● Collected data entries
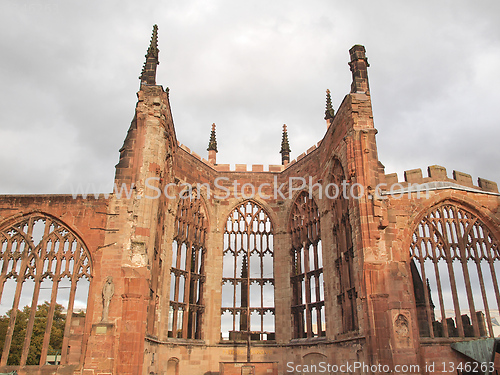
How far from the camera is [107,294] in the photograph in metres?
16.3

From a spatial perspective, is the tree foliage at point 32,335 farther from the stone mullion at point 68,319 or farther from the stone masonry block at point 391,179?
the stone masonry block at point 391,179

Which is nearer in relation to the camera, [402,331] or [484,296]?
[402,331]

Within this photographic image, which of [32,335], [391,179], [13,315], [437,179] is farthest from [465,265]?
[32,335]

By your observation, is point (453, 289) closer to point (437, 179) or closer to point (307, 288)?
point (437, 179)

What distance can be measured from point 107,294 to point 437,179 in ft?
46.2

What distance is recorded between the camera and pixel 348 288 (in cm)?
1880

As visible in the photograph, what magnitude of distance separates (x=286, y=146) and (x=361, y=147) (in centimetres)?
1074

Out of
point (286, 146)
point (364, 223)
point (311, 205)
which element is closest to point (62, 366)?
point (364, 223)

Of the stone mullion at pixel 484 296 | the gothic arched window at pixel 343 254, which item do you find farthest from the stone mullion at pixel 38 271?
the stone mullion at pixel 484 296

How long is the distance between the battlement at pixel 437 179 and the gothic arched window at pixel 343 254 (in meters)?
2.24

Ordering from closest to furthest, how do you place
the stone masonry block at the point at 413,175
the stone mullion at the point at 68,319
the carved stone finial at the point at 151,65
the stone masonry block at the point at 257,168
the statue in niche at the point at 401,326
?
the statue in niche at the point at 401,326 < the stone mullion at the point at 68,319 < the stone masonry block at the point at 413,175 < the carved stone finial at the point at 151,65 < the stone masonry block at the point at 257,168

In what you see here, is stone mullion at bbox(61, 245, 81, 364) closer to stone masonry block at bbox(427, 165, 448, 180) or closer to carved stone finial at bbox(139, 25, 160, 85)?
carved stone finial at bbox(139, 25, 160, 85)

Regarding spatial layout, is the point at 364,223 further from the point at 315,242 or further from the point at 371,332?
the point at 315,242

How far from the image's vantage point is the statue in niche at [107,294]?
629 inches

...

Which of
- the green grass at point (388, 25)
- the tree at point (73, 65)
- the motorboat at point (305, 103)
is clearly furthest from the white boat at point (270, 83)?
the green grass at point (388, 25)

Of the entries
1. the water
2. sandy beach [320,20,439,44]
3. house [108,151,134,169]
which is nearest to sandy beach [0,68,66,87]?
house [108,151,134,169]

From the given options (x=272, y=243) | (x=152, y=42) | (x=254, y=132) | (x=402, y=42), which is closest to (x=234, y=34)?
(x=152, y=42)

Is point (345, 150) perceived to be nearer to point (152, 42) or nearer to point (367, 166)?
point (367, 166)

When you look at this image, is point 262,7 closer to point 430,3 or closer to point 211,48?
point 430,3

...

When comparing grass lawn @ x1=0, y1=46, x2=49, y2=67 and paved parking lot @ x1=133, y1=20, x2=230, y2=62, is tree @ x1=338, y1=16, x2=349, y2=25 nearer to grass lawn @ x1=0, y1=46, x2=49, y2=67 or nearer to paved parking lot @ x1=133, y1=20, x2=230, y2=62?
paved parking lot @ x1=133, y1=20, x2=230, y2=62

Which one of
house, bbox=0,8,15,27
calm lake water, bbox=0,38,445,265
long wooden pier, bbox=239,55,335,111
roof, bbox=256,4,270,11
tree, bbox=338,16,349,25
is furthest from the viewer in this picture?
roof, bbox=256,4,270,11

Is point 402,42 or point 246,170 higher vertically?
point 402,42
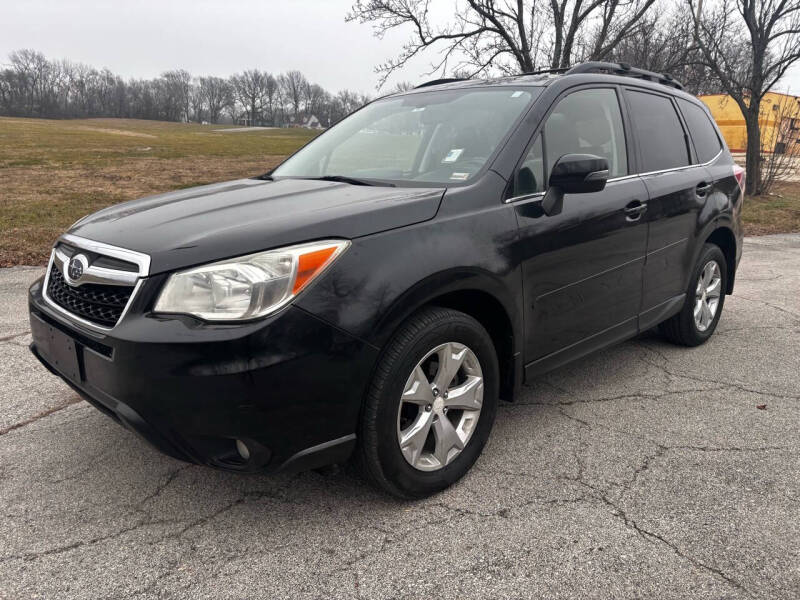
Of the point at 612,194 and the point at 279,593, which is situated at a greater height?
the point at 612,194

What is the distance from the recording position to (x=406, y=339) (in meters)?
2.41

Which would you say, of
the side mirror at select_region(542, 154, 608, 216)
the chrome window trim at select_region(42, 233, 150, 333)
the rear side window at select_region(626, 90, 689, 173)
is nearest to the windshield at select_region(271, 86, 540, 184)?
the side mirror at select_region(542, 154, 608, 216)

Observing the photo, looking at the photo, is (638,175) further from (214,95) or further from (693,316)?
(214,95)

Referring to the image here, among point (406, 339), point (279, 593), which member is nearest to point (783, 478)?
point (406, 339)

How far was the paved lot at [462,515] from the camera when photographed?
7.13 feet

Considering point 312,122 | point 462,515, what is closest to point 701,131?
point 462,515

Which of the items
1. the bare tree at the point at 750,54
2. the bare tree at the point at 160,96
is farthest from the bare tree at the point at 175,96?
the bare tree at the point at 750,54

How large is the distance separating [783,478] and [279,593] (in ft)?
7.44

● WHAT NEEDS TO BE DONE
State only how many lines of the listing above contain the string "window".

● ANSWER TO THE EXERCISE
4